The Inversion Effect

In a bullish sign for gold, the yield on the two-year U.S. Treasury note topped the ten-year Treasury yield in late March for the first time since 2019. Such an “inversion” in the Treasury yield curve, history has shown, is a good indicator of an impending recession, which could send investors fleeing to the safety of gold as stock prices fall.

Inversion of the 2-year/10-year Treasury yield curve. Source: Federal Reserve Bank of St. Louis

Normally, long-term yields are significantly higher than short-term yields as investors demand a higher return for lending their funds to borrowers for a longer period of time.

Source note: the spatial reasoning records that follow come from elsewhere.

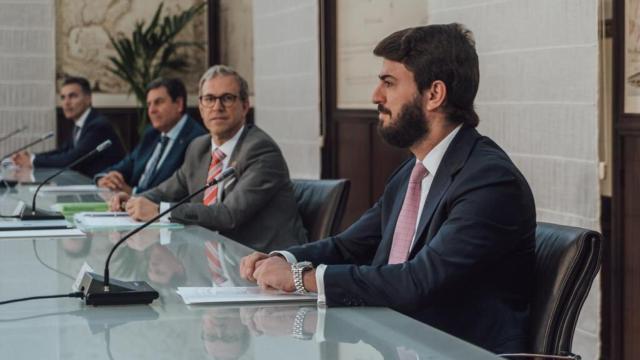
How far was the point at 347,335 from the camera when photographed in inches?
73.9

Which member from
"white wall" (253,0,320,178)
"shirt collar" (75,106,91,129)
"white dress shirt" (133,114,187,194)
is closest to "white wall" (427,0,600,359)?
"white dress shirt" (133,114,187,194)

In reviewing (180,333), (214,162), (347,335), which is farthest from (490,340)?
(214,162)

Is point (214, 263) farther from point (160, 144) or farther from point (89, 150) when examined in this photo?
point (89, 150)

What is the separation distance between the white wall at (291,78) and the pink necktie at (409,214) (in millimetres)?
3930

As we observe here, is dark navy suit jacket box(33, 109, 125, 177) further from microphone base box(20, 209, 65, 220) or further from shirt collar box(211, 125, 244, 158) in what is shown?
microphone base box(20, 209, 65, 220)

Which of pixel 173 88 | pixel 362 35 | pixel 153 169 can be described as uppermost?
pixel 362 35

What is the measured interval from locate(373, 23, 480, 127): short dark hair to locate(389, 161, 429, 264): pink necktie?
179mm

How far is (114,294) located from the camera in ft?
7.30

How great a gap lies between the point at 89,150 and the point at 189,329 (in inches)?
221

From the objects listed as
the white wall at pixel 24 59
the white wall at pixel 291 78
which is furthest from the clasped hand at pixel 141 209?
the white wall at pixel 24 59

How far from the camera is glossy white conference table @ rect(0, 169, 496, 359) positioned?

But the yield curve has been flattening for months, as short-term interest rates have been climbing at a far higher pace than long-term interest rates.

While an inversion often does precede a recession the timing is not precise. Often, a recession may not occur until 12-18 months later.

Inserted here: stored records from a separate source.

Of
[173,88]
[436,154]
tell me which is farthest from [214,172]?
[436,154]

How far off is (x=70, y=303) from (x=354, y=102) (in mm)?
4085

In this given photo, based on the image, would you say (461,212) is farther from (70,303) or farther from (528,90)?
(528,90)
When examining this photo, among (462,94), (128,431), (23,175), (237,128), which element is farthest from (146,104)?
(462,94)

Still, an environment of a flattening yield curve tends to be positive for gold. When the ten-year Treasury yield flattens relative to the three-month Treasury yield, gold has historically delivered an annualized return of five percent, according to a World Gold Council analysis of prices between 1969 and 2022. That compares to an annualized return of three percent when ten-year Treasury yields were steepening relative to the three-month yield.

Rising interest rates can be an impediment to a higher gold price because gold offers no yield. But currently, real interest rates (interest rates minus the inflation rate) are historically low, reducing the attractiveness of fixed income investments relative to gold.